Make sense of problems and persevere in solving them. Mathematically proficient students start by explaining to themselves the meaning of a problem and looking for entry points to its solution. They analyze givens, constraints, relationships, and goals. They make conjectures about the form and meaning of the solution and plan a solution pathway rather than simply jumping into a solution attempt. They consider analogous problems, and try special cases and simpler forms of the original problem in order to gain insight into its solution. They monitor and evaluate their progress and change course if necessary. Older students might, depending on the context of the problem, transform algebraic expressions or change the viewing window on their graphing calculator to get the information they need. Mathematically proficient students can explain correspondences between equations, verbal descriptions, tables, and graphs or draw diagrams of important features and relationships, graph data, and search for regularity or trends. Younger students might rely on using concrete objects or pictures to help conceptualize and solve a problem. Mathematically proficient students check their answers to problems using a different method, and they continually ask themselves, "Does this make sense?" They can understand the approaches of others to solving complex problems and identify correspondences between different approaches.
Construct viable arguments and critique the reasoning of others. Mathematically proficient students understand and use stated assumptions, definitions, and previously established results in constructing arguments. They make conjectures and build a logical progression of statements to explore the truth of their conjectures. They are able to analyze situations by breaking them into cases, and can recognize and use counterexamples. They justify their conclusions, communicate them to others, and respond to the arguments of others. They reason inductively about data, making plausible arguments that take into account the context from which the data arose. Mathematically proficient students are also able to compare the effectiveness of two plausible arguments, distinguish correct logic or reasoning from that which is flawed, and-if there is a flaw in an argument-explain what it is. Elementary students can construct arguments using concrete referents such as objects, drawings, diagrams, and actions. Such arguments can make sense and be correct, even though they are not generalized or made formal until later grades. Later, students learn to determine domains to which an argument applies. Students at all grades can listen or read the arguments of others, decide whether they make sense, and ask useful questions to clarify or improve the arguments.

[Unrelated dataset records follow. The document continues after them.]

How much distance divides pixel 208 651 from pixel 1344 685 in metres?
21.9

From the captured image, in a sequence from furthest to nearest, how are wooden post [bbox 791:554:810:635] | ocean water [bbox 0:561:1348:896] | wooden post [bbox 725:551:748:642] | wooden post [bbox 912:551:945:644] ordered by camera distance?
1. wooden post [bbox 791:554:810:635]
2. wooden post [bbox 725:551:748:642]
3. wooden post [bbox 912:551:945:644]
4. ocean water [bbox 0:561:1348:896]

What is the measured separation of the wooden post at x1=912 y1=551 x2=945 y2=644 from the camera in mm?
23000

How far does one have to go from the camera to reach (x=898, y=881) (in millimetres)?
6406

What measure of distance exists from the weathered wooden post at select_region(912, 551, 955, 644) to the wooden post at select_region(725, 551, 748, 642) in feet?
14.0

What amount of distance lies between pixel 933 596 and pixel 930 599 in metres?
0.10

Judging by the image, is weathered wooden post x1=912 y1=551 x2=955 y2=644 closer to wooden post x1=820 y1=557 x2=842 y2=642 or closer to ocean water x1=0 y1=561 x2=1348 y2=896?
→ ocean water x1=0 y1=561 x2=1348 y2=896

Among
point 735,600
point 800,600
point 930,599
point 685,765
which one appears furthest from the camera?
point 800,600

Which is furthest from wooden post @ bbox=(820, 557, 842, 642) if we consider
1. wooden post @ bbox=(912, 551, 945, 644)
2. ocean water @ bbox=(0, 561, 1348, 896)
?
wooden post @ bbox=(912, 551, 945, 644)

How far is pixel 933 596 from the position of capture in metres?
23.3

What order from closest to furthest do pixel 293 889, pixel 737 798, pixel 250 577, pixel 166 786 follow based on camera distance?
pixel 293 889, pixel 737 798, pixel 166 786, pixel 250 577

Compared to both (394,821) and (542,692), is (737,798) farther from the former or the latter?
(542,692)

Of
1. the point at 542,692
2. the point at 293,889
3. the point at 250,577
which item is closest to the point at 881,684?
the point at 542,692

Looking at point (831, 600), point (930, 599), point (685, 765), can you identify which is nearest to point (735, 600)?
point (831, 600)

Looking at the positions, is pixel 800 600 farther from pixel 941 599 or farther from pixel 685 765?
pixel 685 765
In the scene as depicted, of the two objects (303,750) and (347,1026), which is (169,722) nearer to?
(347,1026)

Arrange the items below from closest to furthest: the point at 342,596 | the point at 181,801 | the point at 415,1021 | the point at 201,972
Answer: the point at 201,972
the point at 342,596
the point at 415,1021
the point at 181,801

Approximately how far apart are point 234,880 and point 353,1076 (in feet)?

Attend to precision. Mathematically proficient students try to communicate precisely to others. They try to use clear definitions in discussion with others and in their own reasoning. They state the meaning of the symbols they choose, including using the equal sign consistently and appropriately. They are careful about specifying units of measure, and labeling axes to clarify the correspondence with quantities in a problem. They calculate accurately and efficiently, express numerical answers with a degree of precision appropriate for the problem context. In the elementary grades, students give carefully formulated explanations to each other. By the time they reach high school they have learned to examine claims and make explicit use of definitions.